## [WHAT THE TASK REQUIRES]
Each line below must be reproduced exactly, though the pictures are to be dropped.

(ENTRIES SHOWN)

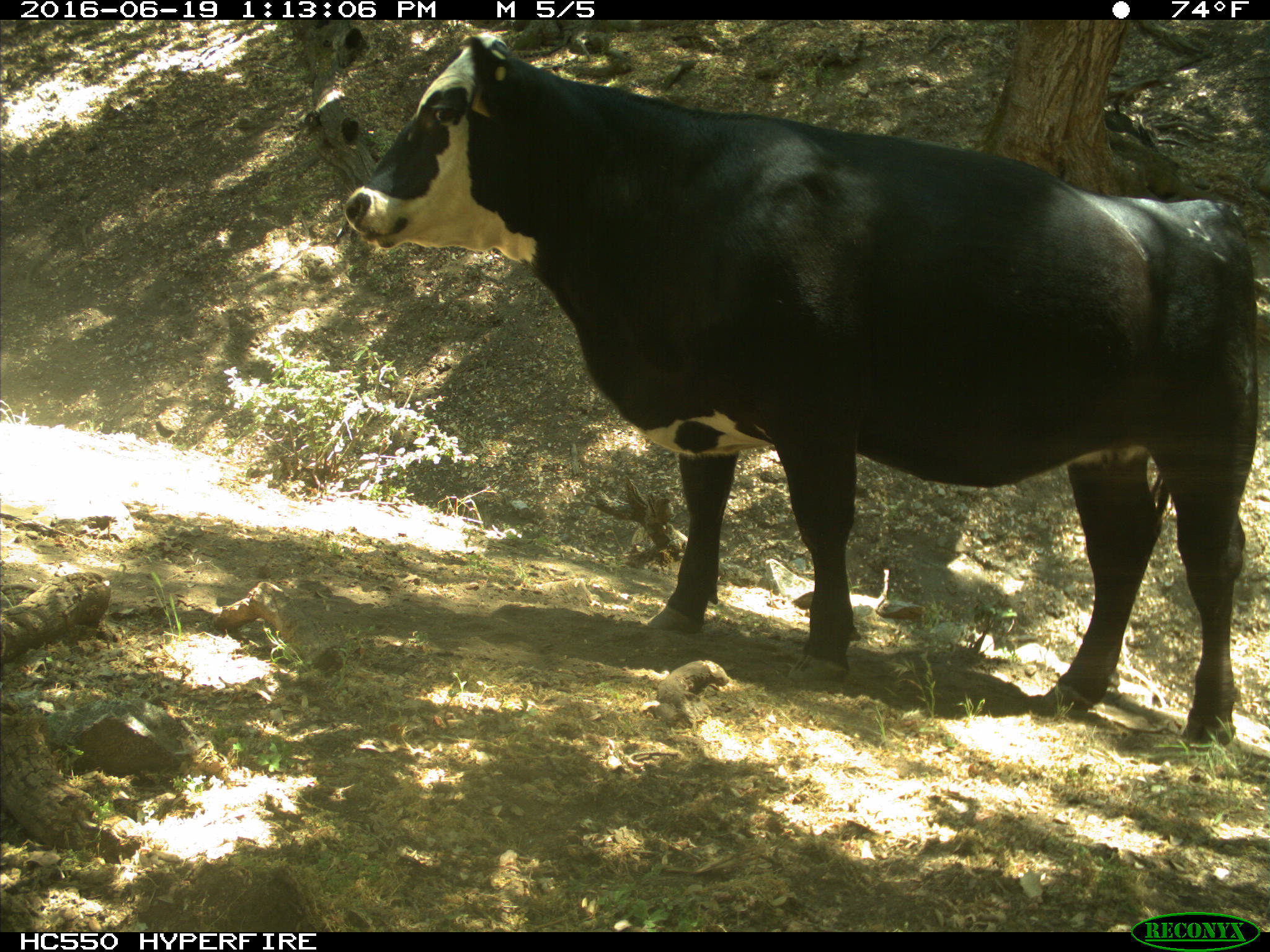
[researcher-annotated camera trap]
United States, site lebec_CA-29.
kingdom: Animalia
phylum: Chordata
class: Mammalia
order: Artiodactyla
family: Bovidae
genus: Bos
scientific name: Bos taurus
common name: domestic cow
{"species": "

(End ENTRIES SHOWN)

## [RESULT BELOW]
[researcher-annotated camera trap]
United States, site lebec_CA-29.
kingdom: Animalia
phylum: Chordata
class: Mammalia
order: Artiodactyla
family: Bovidae
genus: Bos
scientific name: Bos taurus
common name: domestic cow
{"species": "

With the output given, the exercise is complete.